• _TASK PROMPT_
Reproduce the line containing "order: Artiodactyla" in the listing below, then every later line up to the end, precisely as written.
Segment Open
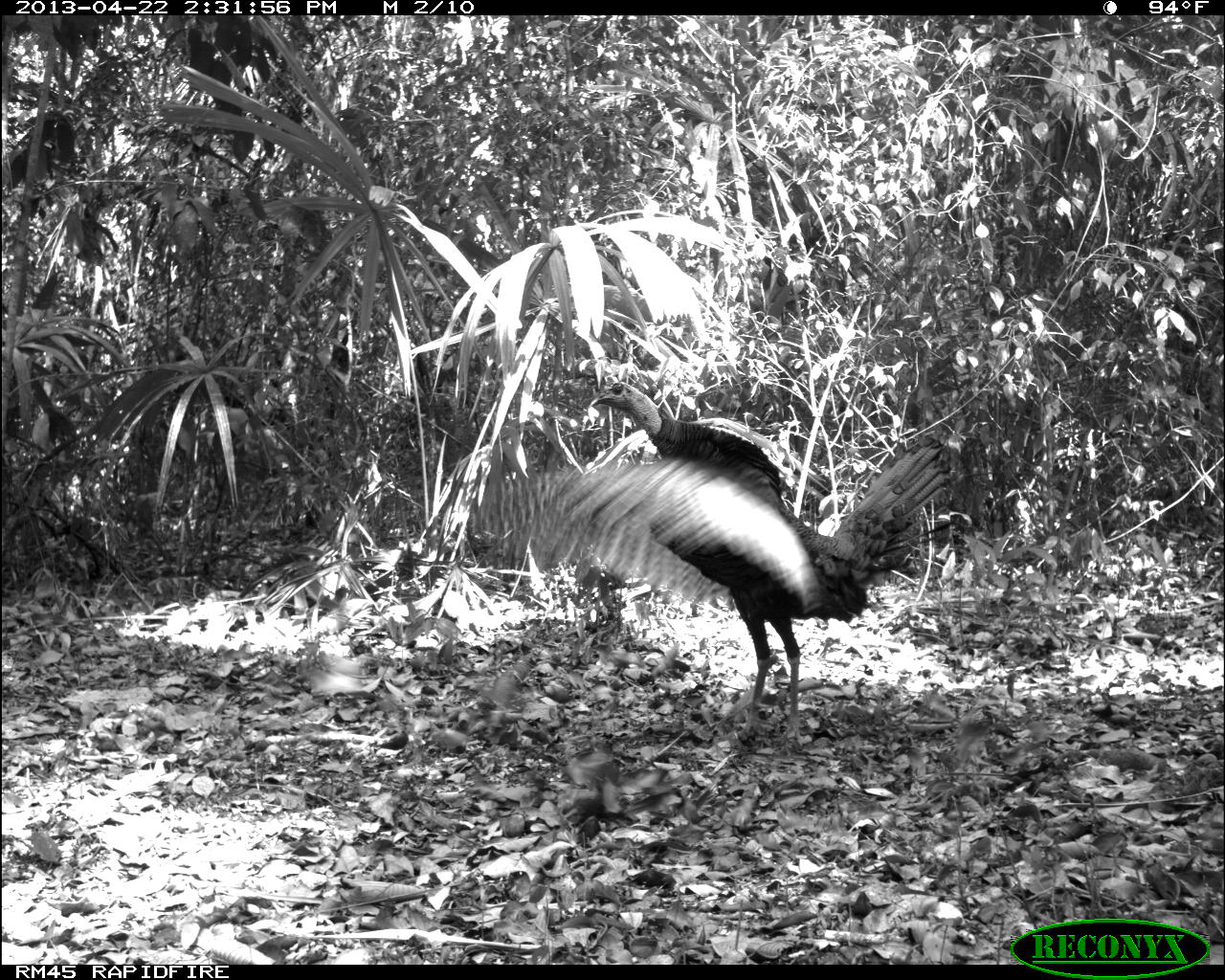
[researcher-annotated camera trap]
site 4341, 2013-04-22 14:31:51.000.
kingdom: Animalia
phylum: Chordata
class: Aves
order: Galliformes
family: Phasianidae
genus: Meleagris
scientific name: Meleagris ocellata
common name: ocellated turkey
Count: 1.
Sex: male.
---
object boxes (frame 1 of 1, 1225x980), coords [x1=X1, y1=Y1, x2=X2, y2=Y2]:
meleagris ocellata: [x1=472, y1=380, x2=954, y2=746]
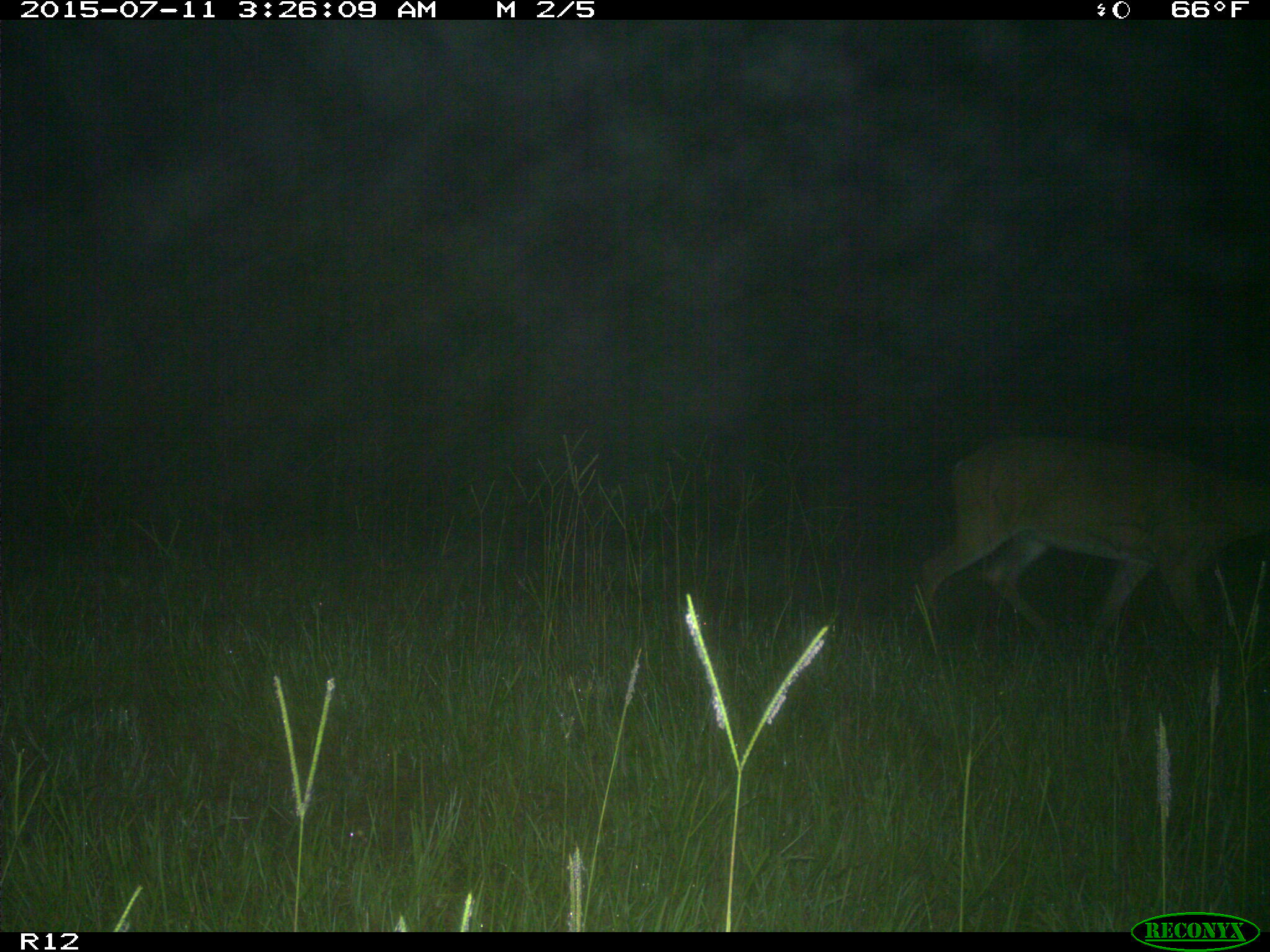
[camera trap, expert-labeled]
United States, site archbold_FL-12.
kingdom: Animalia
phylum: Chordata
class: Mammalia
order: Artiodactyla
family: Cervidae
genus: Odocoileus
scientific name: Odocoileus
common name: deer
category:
Segment Closed
• _SOLUTION FOR THIS EXERCISE_
order: Artiodactyla
family: Cervidae
genus: Odocoileus
scientific name: Odocoileus
common name: deer
category:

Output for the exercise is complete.